7 Things You Didn’t Know About US Open Tennis

The 2013 US Open tennis tournament is being held in Flushing, Queens as always, from August 26th to September 9th.  And while you’re pretty much guaranteed to see some world-class tennis on both the men’s and women’s sides, nothing ever seems to go exactly as expected, and there are always surprises.  Here are 7 things you didn’t know about the US Open that you may find interesting.
US Open Tennis
1)  Love that Home Cooking

Since the US Open was first held way back in 1881, an American has appeared in either the men’s or women’s singles final in every year but six.  Only six times!  And two of those six tournaments took place within the past few years.  The 2002 US Open saw the most American domination, as Pete Sampras beat Andre Agassi in the men’s final and Serena Williams beat her sister Venus in the women’s.

2)  All Three Surfaces

The US Open is the only grand slam tennis tournament that’s been held on all three of the different playing surfaces used in professional tennis.  It has been held on both grass and clay at Forest Hills, and on hard court in its present location of Flushing Meadows.

3)  Lining Their Pockets

The US Open is the richest single sporting event, with the highest single prize.  Last year, the winners of both the men’s and women’s US Open each received almost $2 million in prize money.

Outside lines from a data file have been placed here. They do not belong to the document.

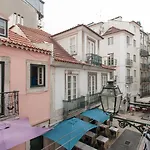 Center Bairro Alto Апартаменты Лиссабон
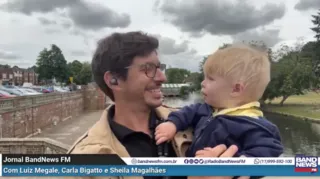 Imagem ilustrativa da imagem Repórter faz entrada ao vivo com filho no colo; assista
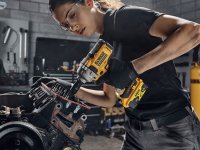Avvitatore ad impulsi DeWalt DCF891 812Nm in kit con 2 batterie 5,0Ah Powerstack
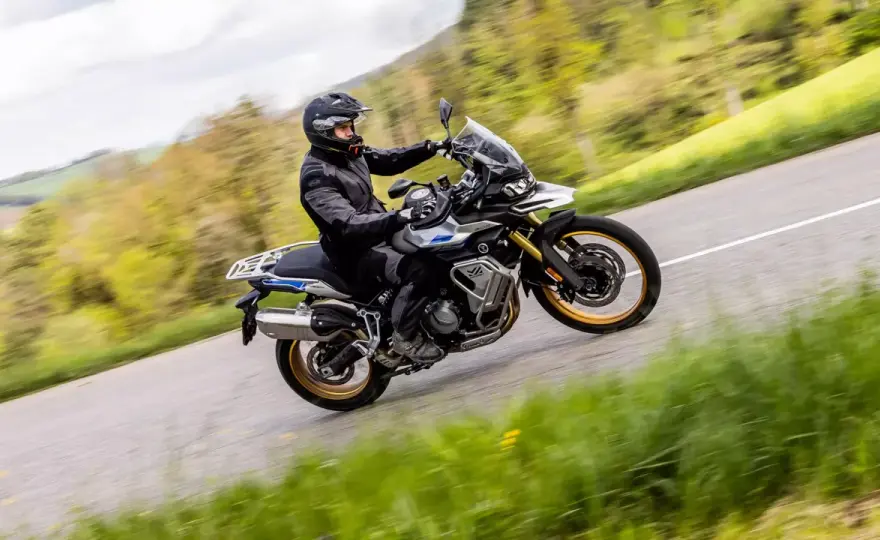 Voge DS900X Test - Lohnt sich die günstige Reiseenduro?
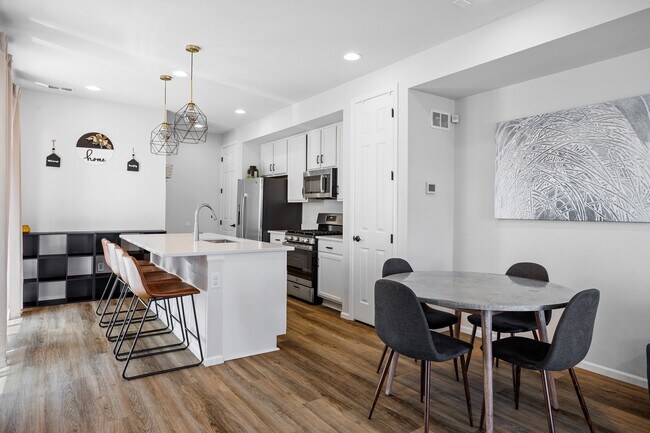 Building Photo - 1623 S Andes Cir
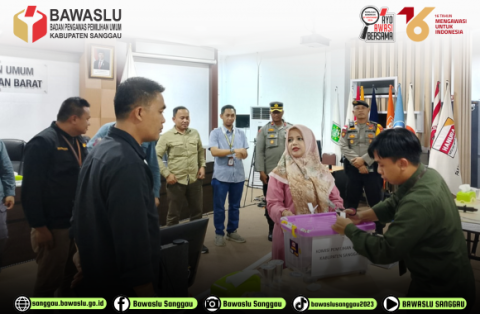 Penyerahan Logistik Pilkada di KPU Provinsi kalimantan Barat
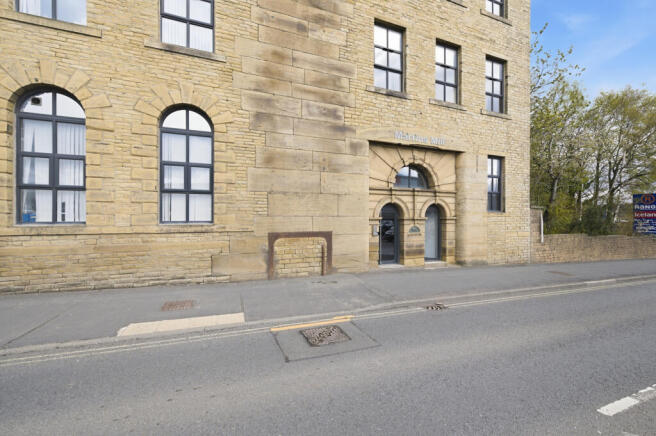 1 bed property, in Pellon Lane, £42,500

4)  Play Stopped by Gunshots

In 1977 during a John McEnroe match, the play was delayed because of a shooting in the crowd.  One spectator had been hit in the leg by a stray bullet that came into the stadium off the street.  The play was delayed for a few minutes then resumed, and it wasn’t until the match was over that everyone found out what really happened.

5)  Sporting Neighbors

In 2009, the New York Mets moved from Shea Stadium to Citi Field, which is basically a stone’s throw away from Flushing Meadows.  It really is possible to catch a tennis match and a ball game all in the same day.

6)  All Hail the Lefty

Lefties only comprise about 10 percent of the world’s population, but between 1974 and 1984 every single male US Open champ was left-handed.  That’s a lot of lefties!  On the women’s side, there weren’t any between 1902 and 1982 until Martina Navratilova ended the streak.

7)  The Benefit of Being #1

Sometimes, it pays to be number one, and this is especially true if you’re in the men’s US Open tennis tournament.  From 1977 until 2009, every men’s champion was either the current world-ranked number one player or had been in the past.